Elle m'observait de ses grands yeux bleus et je me contentai de répondre d'abord par un haussement d'épaule indifférent puis de me justifier :
- Je préfère aussi être de mon côté et pas seulement pendant les vacances... tout le temps !
- D'accord, si tel est ton choix ! s'exclama-t-elle. Mais tu vas devoir te faire à ma présence.
Sur cette phrase, nous partîmes en direction du centre commercial le plus proche. Je redoutais un peu le comportement d'Oli. Je redoutais ce qu'elle allait tenter de me faire comprendre, car, je n'étais pas dupe cette sortie entre filles n'était pas innocente.
Finalement, mes appréhensions s'éteignirent quelque peu au cours de la journée. Je devais avouer que je passais un bon moment à ses côtés, apprenant à la connaître sans devoir en dévoiler sur moi et sans que ça m'ennuie. Elle m'avait parlé de ses parents, sa petite et sa grande sœur, de sa relation avec Hugh et y compris celle avec Caleb, me racontant comment elle les avait rencontré tous deux. Volontairement sans doute, elle m'avait présenté l'image d'un tout autre Caleb - un que je ne semblais pas connaître du tout. Et contrairement à ce que j'avais pensé plus tôt, elle semblait ne rien avoir en tête. Peut-être était-ce uniquement moi qui était trop sur mes gardes...

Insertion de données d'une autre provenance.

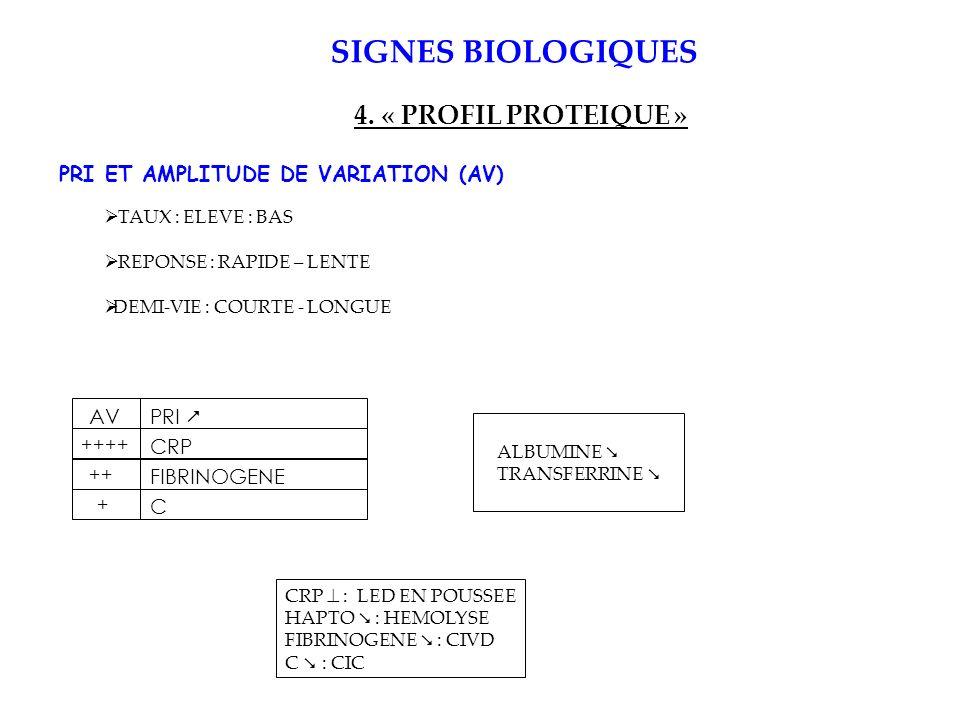 SIGNES BIOLOGIQUES 4.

- Rassure-toi, on a bientôt fini, lança-t-elle en regardant les sacs autour de notre table.
Elle repoussa son pot de glace terminée, regarda l'heure sur sa magnifique montre et me perça de son regard. Elle resta ainsi un petit moment, sans rien dire puis annonça d'une voix droite :
- Je vois exactement les robes qu'il te faut et crois moi, avec ça si ce n'est pas Caleb qui craque alors ce sera tous les autres mecs autour !

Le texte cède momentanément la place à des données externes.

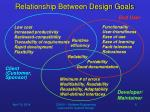 relationship between design goals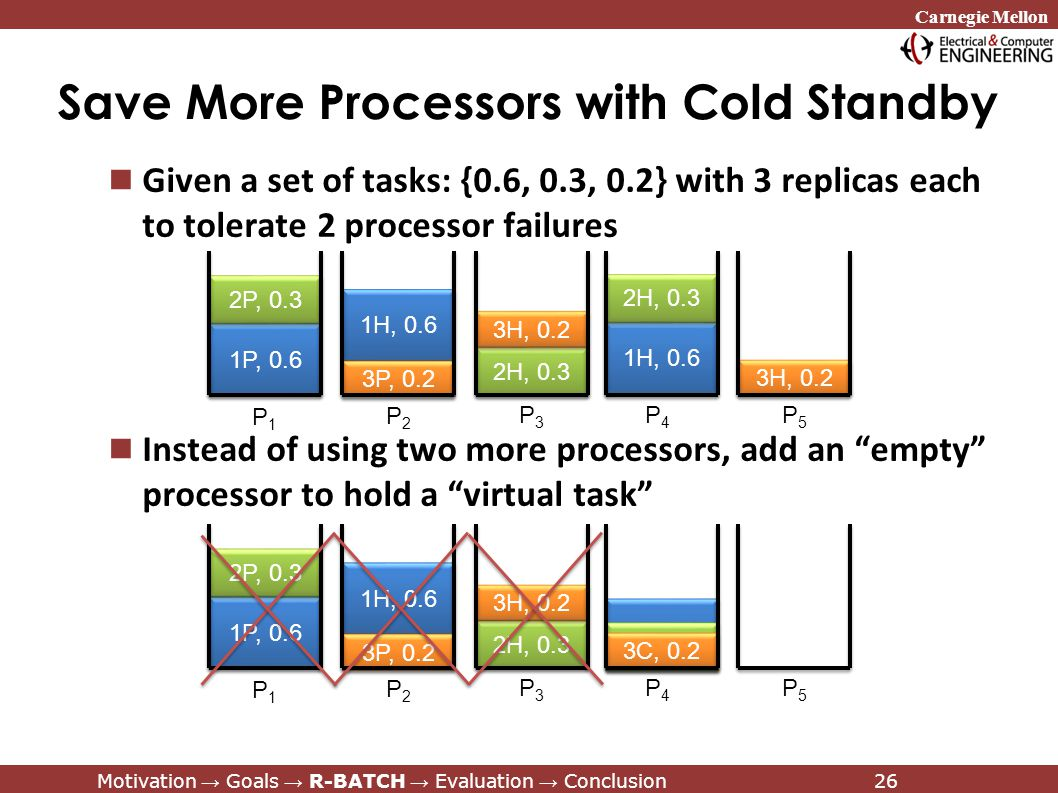 Carnegie Mellon Motivation → Goals → R-BATCH → Evaluation → Conclusion26 Given a set of tasks: {0.6, 0.3, 0.2} with 3 replicas each to tolerate 2 processor failures Instead of using two more processors, add an empty processor to hold a virtual task Save More Processors with Cold Standby 1H, 0.6 1P, 0.6 2P, 0.3 3P, 0.2 2H, 0.3 3H, 0.2 P1P1 P2P2 P3P3 P4P4 P5P5 1H, 0.6 2H, 0.3 3H, 0.2 1H, 0.6 1P, 0.6 2P, 0.3 3P, 0.2 2H, 0.3 3H, 0.2 P1P1 P2P2 P3P3 P4P4 P5P5 1C, 0.6 2C, 0.3 3C, 0.2 Motivation → Goals → R-BATCH → Evaluation → Conclusion26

Je levai les yeux au ciel et soufflai à peine quand elle enchaîna :
- Ok si tu ne le fais pas pour les mecs, fais le pour toi au moins. Tu verras, ça va te plaire !
- Finissons en vite alors ! soufflai-je en me levant.
Elle se leva à son tour, s'empara d'une grande partie des sacs tandis que je me chargeai du reste puis d'une main, elle m'entraîna dans un immense magasin tout au bout du bâtiment. Dedans, ne se trouvaient que des tenues classes qui me dégoûtaient déjà rien qu'à l'idée de les porter. Je n'étais pas faite pour cela et surtout, je n'avais aucune raison de les porter.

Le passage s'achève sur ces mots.